» **Vorliegender Text**:
Sonntag, 20. September 2015

Ich werde gehungert

Der Berli­ner Grundein­kommens­aktivist und Hartz-IV-­Re­bell will not­falls bis zum Tode hungern, um den Staat zur Ab­schaffung der verfassungs­widrigen Sanktions­praxis bei Hartz IV zu bewegen.
Wie lange sind Sie jetzt schon im Hunger­streik?
Kein Hunger­streik. Ich werde gehungert. Hunger­streik heißt: Ich habe Essen und hungere, um jemand anderen zu etwas zu zwingen. Ich bekomme kein Geld, weil ich im Hartz-IV-System nicht konform reagiere. Man will also umgekehrt mich dazu zwingen, konform zu reagieren. Das ist der Unterschied. Wir nennen das Sanktionshungern. Das Wunder ist, dass ich überhaupt lebe, weil ich schon seit drei Jahren Sanktionen kriege und seit über zwei Jahren keinerlei Geld für Essen, Wohnung oder Krankenkasse. Ich müsste also eigentlich schon längst tot sein.
Wie finanzieren Sie sich?

» **Gegebene Daten**:

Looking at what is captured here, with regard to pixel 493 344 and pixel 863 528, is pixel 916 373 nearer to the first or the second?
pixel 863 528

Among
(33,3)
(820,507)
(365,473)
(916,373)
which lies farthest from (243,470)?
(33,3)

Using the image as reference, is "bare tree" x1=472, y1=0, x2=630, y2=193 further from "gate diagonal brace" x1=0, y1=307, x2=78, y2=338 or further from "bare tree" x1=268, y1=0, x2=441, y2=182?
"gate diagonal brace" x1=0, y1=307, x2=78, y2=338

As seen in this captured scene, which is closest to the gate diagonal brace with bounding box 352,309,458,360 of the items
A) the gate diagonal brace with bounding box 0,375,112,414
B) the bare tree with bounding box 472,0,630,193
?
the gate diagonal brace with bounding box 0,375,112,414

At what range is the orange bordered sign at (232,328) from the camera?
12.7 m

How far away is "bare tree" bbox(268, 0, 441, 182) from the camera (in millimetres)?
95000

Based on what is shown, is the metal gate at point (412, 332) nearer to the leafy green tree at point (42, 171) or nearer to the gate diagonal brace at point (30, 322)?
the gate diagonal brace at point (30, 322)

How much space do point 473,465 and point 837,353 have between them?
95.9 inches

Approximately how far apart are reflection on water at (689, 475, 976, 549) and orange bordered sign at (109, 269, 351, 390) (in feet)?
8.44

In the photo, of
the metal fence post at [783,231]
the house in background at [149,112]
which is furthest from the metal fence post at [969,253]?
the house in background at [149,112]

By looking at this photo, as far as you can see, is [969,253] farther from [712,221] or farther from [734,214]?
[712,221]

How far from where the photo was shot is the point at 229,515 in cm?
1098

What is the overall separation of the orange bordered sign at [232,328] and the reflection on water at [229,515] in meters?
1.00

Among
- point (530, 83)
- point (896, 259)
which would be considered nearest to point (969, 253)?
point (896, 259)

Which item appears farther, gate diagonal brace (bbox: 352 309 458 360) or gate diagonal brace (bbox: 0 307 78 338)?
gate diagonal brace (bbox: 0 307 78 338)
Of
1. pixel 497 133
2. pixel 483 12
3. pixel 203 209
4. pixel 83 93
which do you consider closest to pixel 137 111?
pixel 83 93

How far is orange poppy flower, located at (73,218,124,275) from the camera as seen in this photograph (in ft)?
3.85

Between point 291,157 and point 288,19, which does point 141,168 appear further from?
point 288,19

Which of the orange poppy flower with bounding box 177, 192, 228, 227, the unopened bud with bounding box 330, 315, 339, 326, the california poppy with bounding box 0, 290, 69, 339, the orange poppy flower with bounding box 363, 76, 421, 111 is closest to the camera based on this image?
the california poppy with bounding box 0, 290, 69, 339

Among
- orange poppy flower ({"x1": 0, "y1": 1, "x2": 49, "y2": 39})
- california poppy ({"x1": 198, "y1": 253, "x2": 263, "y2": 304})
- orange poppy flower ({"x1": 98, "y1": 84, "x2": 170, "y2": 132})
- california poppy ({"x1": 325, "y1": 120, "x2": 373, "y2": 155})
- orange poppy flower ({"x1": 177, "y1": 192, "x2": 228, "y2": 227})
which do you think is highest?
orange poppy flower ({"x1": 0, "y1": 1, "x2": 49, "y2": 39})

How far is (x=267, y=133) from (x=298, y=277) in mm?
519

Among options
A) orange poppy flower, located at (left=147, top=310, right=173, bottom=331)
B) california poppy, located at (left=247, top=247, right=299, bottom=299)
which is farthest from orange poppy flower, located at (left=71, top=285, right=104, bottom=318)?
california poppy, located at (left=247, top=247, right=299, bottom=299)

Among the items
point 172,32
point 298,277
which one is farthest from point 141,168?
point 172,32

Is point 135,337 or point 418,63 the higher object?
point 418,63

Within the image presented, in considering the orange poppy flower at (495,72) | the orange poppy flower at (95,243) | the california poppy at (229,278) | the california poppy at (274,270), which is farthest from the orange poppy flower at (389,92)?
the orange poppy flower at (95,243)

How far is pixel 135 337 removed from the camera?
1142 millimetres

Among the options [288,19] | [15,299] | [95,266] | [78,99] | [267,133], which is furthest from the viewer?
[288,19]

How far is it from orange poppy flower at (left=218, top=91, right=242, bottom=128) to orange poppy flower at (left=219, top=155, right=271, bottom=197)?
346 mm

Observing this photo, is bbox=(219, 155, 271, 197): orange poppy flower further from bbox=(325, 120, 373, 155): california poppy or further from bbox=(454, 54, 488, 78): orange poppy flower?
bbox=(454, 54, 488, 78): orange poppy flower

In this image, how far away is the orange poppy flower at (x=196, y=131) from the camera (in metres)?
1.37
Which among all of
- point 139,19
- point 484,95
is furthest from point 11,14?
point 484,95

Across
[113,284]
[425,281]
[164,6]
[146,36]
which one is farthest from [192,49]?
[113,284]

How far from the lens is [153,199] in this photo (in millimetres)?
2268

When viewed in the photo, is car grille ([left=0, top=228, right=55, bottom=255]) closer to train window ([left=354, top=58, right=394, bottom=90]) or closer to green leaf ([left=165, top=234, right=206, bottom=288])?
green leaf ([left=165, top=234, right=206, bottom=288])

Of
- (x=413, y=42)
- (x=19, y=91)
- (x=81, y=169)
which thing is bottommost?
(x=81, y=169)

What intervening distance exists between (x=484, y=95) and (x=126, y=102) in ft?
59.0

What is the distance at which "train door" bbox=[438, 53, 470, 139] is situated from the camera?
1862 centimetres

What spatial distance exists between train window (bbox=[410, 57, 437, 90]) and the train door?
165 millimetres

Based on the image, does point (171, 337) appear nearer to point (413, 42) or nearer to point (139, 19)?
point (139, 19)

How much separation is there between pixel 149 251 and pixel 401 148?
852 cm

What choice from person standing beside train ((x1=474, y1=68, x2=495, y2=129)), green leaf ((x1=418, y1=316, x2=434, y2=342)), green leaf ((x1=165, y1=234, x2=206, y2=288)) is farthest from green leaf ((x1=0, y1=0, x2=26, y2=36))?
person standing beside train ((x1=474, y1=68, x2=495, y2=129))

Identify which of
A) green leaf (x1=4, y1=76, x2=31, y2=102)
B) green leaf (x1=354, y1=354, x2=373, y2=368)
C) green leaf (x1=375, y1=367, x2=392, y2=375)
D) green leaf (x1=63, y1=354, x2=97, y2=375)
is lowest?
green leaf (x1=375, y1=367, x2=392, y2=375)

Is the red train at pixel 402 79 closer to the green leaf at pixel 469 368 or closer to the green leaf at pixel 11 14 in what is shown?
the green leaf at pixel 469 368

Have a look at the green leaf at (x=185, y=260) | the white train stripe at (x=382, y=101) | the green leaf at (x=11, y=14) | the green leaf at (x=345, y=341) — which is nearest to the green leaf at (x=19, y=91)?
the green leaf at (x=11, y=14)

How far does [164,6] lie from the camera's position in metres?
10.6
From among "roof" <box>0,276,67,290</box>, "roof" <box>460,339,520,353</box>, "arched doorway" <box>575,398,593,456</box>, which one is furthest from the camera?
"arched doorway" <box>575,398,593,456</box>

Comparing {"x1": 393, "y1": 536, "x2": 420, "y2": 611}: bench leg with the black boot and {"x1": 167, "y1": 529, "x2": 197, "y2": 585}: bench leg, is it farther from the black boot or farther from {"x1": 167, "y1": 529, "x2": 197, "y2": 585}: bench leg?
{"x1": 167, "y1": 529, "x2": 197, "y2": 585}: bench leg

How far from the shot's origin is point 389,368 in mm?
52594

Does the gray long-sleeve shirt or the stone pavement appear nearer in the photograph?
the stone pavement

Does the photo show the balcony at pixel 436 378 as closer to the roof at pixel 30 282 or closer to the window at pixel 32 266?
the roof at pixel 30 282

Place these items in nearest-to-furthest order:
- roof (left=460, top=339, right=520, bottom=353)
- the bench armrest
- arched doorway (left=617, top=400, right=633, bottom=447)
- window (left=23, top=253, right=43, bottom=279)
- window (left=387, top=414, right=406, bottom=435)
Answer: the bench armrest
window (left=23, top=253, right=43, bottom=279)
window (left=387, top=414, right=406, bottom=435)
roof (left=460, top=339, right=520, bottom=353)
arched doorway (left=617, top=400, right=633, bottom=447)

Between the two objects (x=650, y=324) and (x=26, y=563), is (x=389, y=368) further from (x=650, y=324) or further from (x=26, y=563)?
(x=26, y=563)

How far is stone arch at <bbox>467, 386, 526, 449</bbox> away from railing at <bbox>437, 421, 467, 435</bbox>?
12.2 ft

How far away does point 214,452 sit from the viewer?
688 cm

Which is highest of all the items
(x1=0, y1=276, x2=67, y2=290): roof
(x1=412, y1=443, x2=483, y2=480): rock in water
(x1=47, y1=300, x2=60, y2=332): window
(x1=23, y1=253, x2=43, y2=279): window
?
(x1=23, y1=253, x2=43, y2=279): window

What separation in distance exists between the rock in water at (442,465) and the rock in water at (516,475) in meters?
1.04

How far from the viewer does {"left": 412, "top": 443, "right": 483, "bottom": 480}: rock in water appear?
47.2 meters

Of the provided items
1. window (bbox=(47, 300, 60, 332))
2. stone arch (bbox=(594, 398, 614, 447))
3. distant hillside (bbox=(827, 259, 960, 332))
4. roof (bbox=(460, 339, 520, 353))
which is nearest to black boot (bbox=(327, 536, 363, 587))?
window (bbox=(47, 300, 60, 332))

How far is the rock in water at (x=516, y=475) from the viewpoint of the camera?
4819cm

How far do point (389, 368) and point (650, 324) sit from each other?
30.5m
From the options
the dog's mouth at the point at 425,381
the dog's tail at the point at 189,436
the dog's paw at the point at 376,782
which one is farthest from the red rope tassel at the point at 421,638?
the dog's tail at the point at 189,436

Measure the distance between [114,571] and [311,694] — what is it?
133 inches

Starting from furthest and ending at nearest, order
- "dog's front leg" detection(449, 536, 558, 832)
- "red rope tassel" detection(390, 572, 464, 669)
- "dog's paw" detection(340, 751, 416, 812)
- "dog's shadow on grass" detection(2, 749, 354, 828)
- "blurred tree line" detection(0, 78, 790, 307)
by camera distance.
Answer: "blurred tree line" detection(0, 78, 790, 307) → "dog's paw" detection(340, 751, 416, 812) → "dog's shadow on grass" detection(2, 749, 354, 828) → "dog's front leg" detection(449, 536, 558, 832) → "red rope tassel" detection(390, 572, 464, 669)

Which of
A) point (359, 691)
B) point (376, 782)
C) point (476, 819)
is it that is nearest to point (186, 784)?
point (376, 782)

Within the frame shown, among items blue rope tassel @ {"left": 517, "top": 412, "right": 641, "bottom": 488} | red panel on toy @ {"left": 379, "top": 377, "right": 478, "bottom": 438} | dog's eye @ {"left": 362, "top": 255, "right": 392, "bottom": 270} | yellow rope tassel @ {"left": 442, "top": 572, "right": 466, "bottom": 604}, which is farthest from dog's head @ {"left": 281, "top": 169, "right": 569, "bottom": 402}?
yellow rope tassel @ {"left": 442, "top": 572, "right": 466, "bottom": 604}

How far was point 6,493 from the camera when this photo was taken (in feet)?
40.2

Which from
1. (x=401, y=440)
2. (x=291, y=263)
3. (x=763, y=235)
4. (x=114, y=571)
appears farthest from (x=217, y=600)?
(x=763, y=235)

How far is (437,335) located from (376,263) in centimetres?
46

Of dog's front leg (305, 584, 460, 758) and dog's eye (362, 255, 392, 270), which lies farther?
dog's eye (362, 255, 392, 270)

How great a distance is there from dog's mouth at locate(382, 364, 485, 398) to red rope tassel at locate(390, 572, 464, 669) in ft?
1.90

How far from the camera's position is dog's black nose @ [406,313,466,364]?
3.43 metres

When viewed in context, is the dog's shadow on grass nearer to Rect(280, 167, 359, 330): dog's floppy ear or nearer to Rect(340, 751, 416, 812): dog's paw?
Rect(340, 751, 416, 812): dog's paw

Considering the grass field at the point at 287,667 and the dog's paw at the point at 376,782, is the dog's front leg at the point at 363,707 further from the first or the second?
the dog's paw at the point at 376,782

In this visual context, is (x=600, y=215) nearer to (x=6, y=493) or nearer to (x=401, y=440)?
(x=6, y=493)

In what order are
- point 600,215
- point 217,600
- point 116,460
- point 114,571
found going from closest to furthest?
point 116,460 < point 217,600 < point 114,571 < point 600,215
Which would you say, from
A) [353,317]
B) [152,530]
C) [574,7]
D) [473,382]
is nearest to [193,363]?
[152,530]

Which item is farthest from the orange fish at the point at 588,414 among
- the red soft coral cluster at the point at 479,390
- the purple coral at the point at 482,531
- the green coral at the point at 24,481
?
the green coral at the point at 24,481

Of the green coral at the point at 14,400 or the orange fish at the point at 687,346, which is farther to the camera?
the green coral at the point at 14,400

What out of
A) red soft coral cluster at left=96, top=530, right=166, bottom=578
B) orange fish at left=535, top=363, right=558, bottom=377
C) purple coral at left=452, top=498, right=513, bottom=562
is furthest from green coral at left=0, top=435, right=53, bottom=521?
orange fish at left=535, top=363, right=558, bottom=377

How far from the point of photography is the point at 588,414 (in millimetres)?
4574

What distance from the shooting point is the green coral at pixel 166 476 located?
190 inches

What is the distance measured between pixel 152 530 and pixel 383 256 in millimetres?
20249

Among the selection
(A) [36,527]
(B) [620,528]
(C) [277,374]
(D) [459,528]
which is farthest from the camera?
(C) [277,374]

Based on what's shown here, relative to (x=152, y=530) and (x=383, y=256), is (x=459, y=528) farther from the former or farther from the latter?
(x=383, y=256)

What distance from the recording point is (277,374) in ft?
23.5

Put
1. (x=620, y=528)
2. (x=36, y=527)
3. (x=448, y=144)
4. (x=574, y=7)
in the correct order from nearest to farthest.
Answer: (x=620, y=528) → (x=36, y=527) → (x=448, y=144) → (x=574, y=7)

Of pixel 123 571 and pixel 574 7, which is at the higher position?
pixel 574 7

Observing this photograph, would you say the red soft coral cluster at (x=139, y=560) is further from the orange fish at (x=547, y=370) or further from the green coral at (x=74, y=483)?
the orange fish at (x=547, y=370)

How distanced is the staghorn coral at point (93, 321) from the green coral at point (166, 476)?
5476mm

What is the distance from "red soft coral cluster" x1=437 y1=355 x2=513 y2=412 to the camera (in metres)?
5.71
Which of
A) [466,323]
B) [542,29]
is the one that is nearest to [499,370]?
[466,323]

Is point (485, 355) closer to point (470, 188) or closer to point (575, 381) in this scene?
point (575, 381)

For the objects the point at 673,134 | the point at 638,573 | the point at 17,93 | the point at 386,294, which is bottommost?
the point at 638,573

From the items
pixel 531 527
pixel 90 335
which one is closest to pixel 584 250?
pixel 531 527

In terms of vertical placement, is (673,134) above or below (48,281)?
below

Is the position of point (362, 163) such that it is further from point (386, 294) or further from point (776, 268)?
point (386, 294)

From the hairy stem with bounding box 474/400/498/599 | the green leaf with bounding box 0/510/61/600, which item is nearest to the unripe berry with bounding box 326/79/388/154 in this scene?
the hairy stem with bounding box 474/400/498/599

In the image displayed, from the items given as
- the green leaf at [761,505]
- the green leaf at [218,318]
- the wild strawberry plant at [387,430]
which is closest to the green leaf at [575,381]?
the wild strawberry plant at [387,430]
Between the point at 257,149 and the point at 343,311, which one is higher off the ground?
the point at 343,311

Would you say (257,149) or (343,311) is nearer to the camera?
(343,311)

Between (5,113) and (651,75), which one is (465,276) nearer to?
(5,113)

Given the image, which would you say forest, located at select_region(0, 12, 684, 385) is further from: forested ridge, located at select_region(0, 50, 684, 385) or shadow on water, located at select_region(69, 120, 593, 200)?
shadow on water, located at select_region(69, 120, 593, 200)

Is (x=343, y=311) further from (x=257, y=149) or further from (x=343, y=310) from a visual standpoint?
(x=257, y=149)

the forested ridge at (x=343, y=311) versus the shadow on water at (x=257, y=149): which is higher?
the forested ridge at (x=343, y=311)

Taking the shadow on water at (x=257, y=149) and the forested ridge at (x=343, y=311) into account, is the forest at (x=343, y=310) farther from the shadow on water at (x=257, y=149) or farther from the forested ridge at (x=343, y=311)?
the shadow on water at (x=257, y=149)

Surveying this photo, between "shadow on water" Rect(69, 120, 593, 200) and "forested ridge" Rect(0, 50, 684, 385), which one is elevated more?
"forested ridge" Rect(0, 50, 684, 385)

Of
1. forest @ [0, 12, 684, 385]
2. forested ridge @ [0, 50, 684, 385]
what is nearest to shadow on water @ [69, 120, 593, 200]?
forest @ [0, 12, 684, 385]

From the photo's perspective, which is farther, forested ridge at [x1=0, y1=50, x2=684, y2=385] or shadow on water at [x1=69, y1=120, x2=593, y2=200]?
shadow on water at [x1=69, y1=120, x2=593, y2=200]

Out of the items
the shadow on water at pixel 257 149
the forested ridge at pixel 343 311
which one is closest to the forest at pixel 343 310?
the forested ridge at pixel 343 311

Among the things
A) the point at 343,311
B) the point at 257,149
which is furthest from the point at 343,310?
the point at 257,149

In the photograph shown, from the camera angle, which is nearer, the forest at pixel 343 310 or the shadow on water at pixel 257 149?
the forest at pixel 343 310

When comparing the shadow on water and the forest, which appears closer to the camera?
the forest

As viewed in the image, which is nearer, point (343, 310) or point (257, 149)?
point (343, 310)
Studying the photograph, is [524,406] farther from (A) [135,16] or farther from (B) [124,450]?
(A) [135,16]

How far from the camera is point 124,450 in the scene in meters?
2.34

» **Ihre Aufgaben**:
A: Schreiben Sie bitte aus dem vorliegenden Text den Abschnitt von „Der Berli­ner Grundein­kommens­aktivist“ bis einschließlich „finanzieren Sie sich?“ wortgetreu ab.
B: Prüfen Sie, ob die folgenden Aussagen mit dem vorliegenden Text übereinstimmen. Antworten Sie jeweils mit Ja oder Nein und zitieren Sie die entscheidenden Worte des Textes wörtlich.
(i) Der Befragte bezeichnet seine Lage selbst als Hungerstreik.
(ii) Seit über zwei Jahren erhält er kein Geld für Essen, Wohnung oder Krankenkasse.
(iii) Er wird seit fünf Jahren sanktioniert.
C: Was heißt Hungerstreik laut dem Befragten im vorliegenden Text?

» **Lösungen der Aufgaben**:
A:
Der Berli­ner Grundein­kommens­aktivist und Hartz-IV-­Re­bell will not­falls bis zum Tode hungern, um den Staat zur Ab­schaffung der verfassungs­widrigen Sanktions­praxis bei Hartz IV zu bewegen.
Wie lange sind Sie jetzt schon im Hunger­streik?
Kein Hunger­streik. Ich werde gehungert. Hunger­streik heißt: Ich habe Essen und hungere, um jemand anderen zu etwas zu zwingen. Ich bekomme kein Geld, weil ich im Hartz-IV-System nicht konform reagiere. Man will also umgekehrt mich dazu zwingen, konform zu reagieren. Das ist der Unterschied. Wir nennen das Sanktionshungern. Das Wunder ist, dass ich überhaupt lebe, weil ich schon seit drei Jahren Sanktionen kriege und seit über zwei Jahren keinerlei Geld für Essen, Wohnung oder Krankenkasse. Ich müsste also eigentlich schon längst tot sein.
Wie finanzieren Sie sich?

B:
(i) Nein: „Ich werde gehungert.“ und „Wir nennen das Sanktionshungern.“
(ii) Ja: „seit über zwei Jahren keinerlei Geld für Essen, Wohnung oder Krankenkasse“
(iii) Nein: „weil ich schon seit drei Jahren Sanktionen kriege“

C: Man hat Essen und hungert, um jemand anderen zu etwas zu zwingen.